Data excerpt
"""

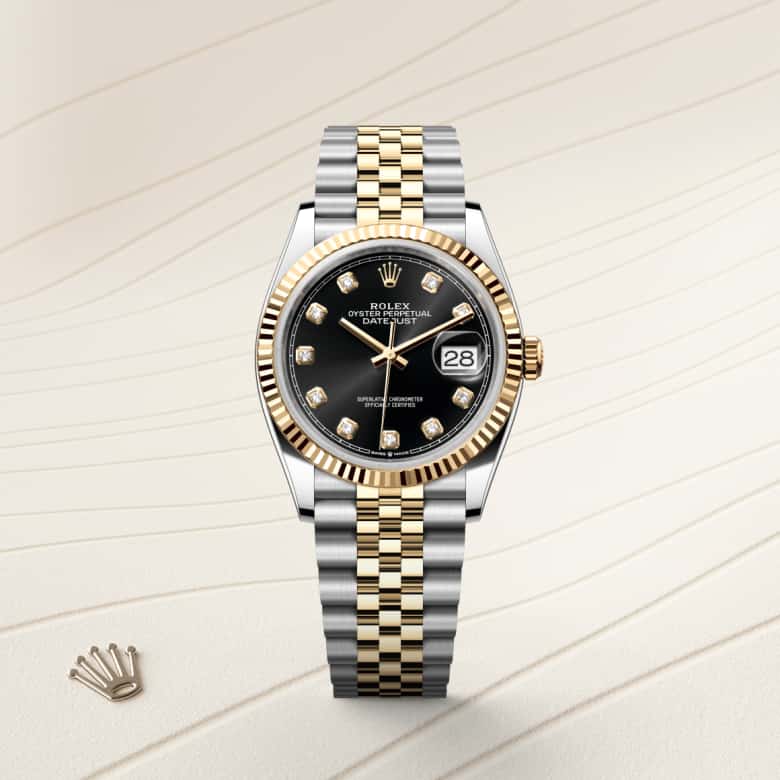 Rolex Datejust in Yellow Rolesor - combination of Oystersteel and yellow gold, M126233-0021 - Little Switzerland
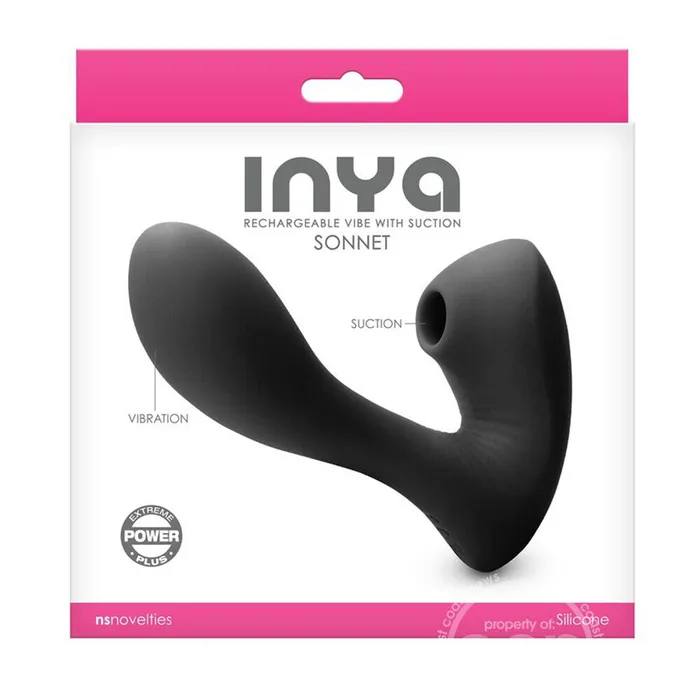 NS Novelties Female Sex Toys Inya Sonnet Rechargeable Vibrator With Clitoral Stimulation NS Novelties Female Sex Toys Inya Sonnet Rechargeable Vibrator With Clitoral Stimulation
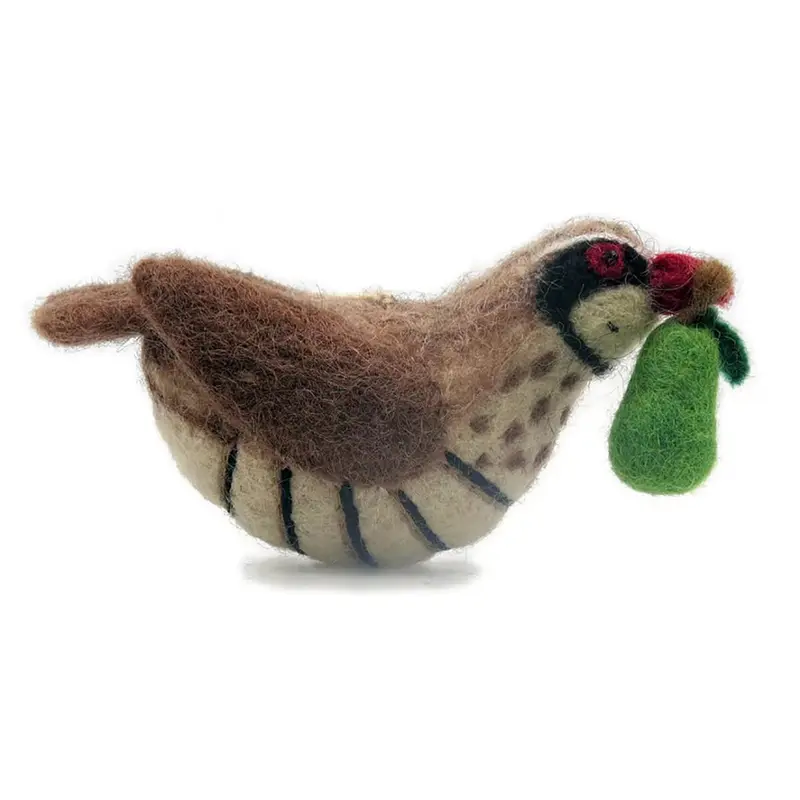 Partridge With Pear 12 Days Of Christmas Hanging Christmas Decoration by Amica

"""

Once the pictures are set aside, the remaining data must be transcribed exactly.

 Rolex Datejust in Yellow Rolesor - combination of Oystersteel and yellow gold, M126233-0021 - Little Switzerland
 NS Novelties Female Sex Toys Inya Sonnet Rechargeable Vibrator With Clitoral Stimulation NS Novelties Female Sex Toys Inya Sonnet Rechargeable Vibrator With Clitoral Stimulation
 Partridge With Pear 12 Days Of Christmas Hanging Christmas Decoration by Amica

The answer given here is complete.